____ ESTRATTO
I capi dei servizi di intelligence svolgono spesso la funzione di “apripista”. Il direttore della CIA William Burns ha incontrato ieri ad Ankara il suo omologo, Sergey Naryshkin, capo dei servizi segreti esteri della Russia. Occorre rammentare che Burns è stato ambasciatore statunitense in Russia.

L’incontro è stato confermato sia da fonti Usa che russe.

Secondo l’agenzia di stampa TASS, il portavoce del Cremlino Dmitry Peskov ha dichiarato che: “Tali negoziati hanno avuto luogo davvero. È stata un’iniziativa della parte americana”.

Conferme del dialogo in corso sono arrivate proprio dagli Stati Uniti. “Non si tratta di un negoziato, non si sta cercando una via d’uscita alla guerra in Ucraina. Con i russi siamo stati chiari sui rischi di una escalation, soprattutto nucleare”, ha dichiarato un funzionario della Casa Bianca, che ha preferito rimanere anonimo, ma ha aggiunto che con gli ucraini il dialogo c’era già stato.

Un funzionario statunitense, che ha parlato con l’agenzia di stampa Reuters a condizione di anonimato, ha sottolineato che Burns “non sta conducendo trattative di alcun tipo. Non sta discutendo di risolvere la guerra in Ucraina. Sta trasmettendo un messaggio sulle conseguenze dell’uso di armi nucleari da parte della Russia e sui rischi di un’escalation verso la stabilità strategica”.
________
____ RECORD RIPORTATI
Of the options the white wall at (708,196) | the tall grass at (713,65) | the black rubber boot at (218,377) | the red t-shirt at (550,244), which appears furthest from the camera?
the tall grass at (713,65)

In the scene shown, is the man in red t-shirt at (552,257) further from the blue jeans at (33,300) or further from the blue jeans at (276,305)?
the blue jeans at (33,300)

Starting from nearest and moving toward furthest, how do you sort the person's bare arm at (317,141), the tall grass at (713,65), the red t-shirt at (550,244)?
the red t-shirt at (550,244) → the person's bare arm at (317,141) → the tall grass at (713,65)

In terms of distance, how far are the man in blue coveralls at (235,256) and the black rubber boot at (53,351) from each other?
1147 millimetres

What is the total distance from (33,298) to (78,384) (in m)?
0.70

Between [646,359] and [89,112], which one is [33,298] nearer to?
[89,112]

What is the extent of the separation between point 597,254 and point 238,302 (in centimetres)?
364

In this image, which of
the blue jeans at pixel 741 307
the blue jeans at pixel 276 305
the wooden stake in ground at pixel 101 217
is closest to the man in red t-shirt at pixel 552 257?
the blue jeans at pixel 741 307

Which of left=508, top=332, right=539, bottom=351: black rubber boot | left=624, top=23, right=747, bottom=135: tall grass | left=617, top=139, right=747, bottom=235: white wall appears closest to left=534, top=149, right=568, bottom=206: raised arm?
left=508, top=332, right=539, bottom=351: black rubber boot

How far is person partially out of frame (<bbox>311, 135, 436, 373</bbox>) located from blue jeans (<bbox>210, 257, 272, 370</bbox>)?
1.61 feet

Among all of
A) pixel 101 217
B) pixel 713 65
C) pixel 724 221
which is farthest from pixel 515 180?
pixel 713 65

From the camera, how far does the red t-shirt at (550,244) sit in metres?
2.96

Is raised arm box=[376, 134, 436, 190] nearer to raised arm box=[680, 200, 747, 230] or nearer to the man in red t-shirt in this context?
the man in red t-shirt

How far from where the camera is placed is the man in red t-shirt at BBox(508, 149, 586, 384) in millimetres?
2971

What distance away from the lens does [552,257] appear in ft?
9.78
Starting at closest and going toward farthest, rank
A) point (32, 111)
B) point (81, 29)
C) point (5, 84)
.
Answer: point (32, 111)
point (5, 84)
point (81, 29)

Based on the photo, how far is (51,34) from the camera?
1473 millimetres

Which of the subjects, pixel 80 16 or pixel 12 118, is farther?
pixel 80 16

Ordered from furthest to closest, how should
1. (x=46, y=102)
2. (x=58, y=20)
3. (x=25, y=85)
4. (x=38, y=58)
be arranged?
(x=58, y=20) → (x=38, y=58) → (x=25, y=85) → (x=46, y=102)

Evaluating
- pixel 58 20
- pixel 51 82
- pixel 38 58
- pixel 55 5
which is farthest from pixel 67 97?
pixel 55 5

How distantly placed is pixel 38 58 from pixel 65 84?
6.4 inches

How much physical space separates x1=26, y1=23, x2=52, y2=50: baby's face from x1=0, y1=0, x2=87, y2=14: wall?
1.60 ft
________
### COSA FARE
A) Che incarico in Russia aveva avuto William Burns prima, secondo l'estratto sull'incontro di Ankara?
B) Riprendi l'estratto sull'incontro di Ankara subito dopo l'ultima frase riportata.
I record sono materiale a sé, separato dall'estratto.

### RISPOSTE
A) Era stato ambasciatore degli Stati Uniti in Russia.

B)
Il primo a riportare la notizia è stato il quotidiano russo Kommersant. Sul tema nucleare era già intervenuto Jake Sullivan. Il consigliere per la sicurezza nazionale americano ha aperto un canale con ufficiali russi con l’obiettivo di ridurre il rischio di ricorso al nucleare e tentare di dare nuovo impulso al trattato di non proliferazione nucleare rimasto lettera morta.

L’incontro ad Ankara certifica il ruolo centrale della Turchia non solo nella mediazione tra Russia e Ucraina, ma anche nel dialogo tra la Nato e il Cremlino.

Ma diventare un “crocevia diplomatico” comporta anche dei prezzi. Proprio Ankara domenica è stata oggetto di un attentato nelle strade affollate del centro del quale il governo si è affrettato ad incolpare i curdi del Pkk, ma questi ultimi hanno smentito ogni responsabilità.

Il ministro dell’Interno turco Suleiman Soylu ha affermato che Ankara non accetta le condoglianze di Washington in relazione all’attacco terroristico nel centro di Istanbul, osservando che sa dove è stato coordinato l’attacco, e la Turchia “non ha più tolleranza per questi atti infidi”. Per stemperare le tensioni, Biden ha annunciato che confermerà la vendita di 40 jet F35 alla Turchia.

Ankara del resto è il luogo in cui il presidente ucraino Volodimir Zelensky ha dichiarato che un negoziato potrebbe essere possibile. Un’opzione che non dispiace neanche al leader russo Vladimir Putin. Ma la dichiarazione di Vladimir Zelensky secondo cui non ci sarà alcun “Minsk-3” conferma la posizione di Kyiv di riluttanza a negoziare, ha detto alla RIA Novosti il portavoce del Cremlino Dmitry Peskov.

Qualche altro segnale di dialogo si è palesato. Sia al vertice dell’Asean a Phnom Pen che a quello del G20 in Indonesia – diversamente che in altri vertici internazionali precedenti – la delegazione statunitense non si è alzata e andata via quando è intervenuto il ministro degli Esteri russo Lavrov.

Insomma spiragli di negoziato si sono aperti ma ancora tanti, tantissimi tasselli vanno incastrati nel percorso che potrebbe portare quantomeno ad un cessate il fuoco in Ucraina.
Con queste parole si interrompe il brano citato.